Non profit
Ma questo è un paese surreale
Il nostro corrispondente da due anni e mezzo vive a Bruxelles
di Redazione
La crisi fra valloni e fiamminghi? Solo sui giornali. Certo è che i belgi sono proprio sfortunati…da Bruxelles
E così il Belgio sarebbe in crisi. Una crisi irreversibile che, secondo la stampa belga, porterà fiamminghi e valloni dritti all’inferno. Classe politica o cittadini, non fa differenza. Sono tutti sospettati di odiare l’altro.
Odio? Ma quale odio? L’odio è pestare allo stadio il tuo peggior nemico in nome di una presunta supremazia razziale fiamminga o vallone; organizzare un Aventino in Parlamento; far scoppiare bombe ad Anversa o Liegi per alimentare la strategia della tensione; mandare in strada la gente a manifestare contro l’Altro e fare in modo che tutto si concluda con un bella guerriglia urbana.
Vivo in Belgio da due anni e mezzo. Trenta mesi durante i quali l’atto più violento che abbia visto si riassume in un pugno di parlamentari fiamminghi che cantano l’inno delle Fiandre mandando in bestia i colleghi francofoni. Tutto qua? Tutto qua.
E allora diciamocelo: il Belgio è un Paese di sventurati. Uniti da sbalzi di tempo e di temperatura che non auguro a nessuno, da un ex primo ministro che confonde il suo inno nazionale con la Marsigliese, da un Mare del Nord (soprannominato “Mare d’acciaio”) che più orribile non si può, da un prodotto come la patatina che i belgi spacciano per brand, da un campionato di serie A sponsorizzato da una birra e, manco a dirlo, tra i più brutti d’Europa (nel 2009 ho assistito a una partita tra il Courtrai e l’Anderlecht, in confronto nella serie C italiana tira aria da Champions League).
Diciamocela tutta: che Paese è il Belgio se l’unico leader politico di spicco che ha saputo offrire all’Europa in questi tempi di vacche magre è un uomo – nella fattispecie Herman Van Rompuy, presidente del Consiglio europeo – appassionato di haiku e di ornitologia?

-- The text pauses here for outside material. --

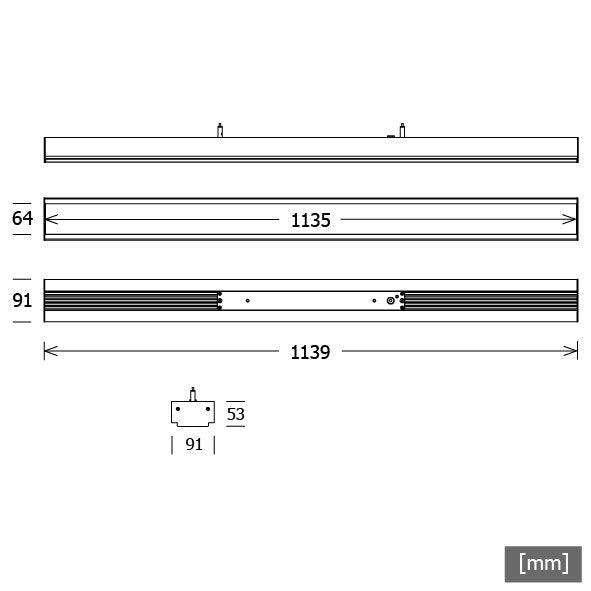 LTS Licht&Leuchten - Pendelleuchte LED-Pendelleuchte TIMLP105.1139.830Esc 830, esche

Con tutto rispetto per la poesia giapponese e gli uccellini, c’è soltanto voglia di andare a piangere sulle tombe di Jacques Brel, Hergé e Georges Simenon. Per non parlare di quelle in cui si staranno ribaltando i vari De Gasperi, Adenauer, De Gaulle o Mitterrand, quelli sì avevano una visione dell’Europa, giusta o sbagliata non importa.
Oggi i nostri protagonisti si chiamano De Wever e Di Rupo. Due illustri sconosciuti diventati protagonisti di una farsa politica che poteva giocarsi soltanto in Belgio. Un Paese surreale che alla vigilia del turno di presidenza UE vede la propria classe politica nutrire preoccupazioni quanto meno strane: non la crisi epocale che si sta abbattendo sull’Europa, ma il destino di tre entità territoriali – Bruxelles, Fiandre e Vallonia – che, ad eccezione della capitale europea, incarnano il nulla su scala internazionale.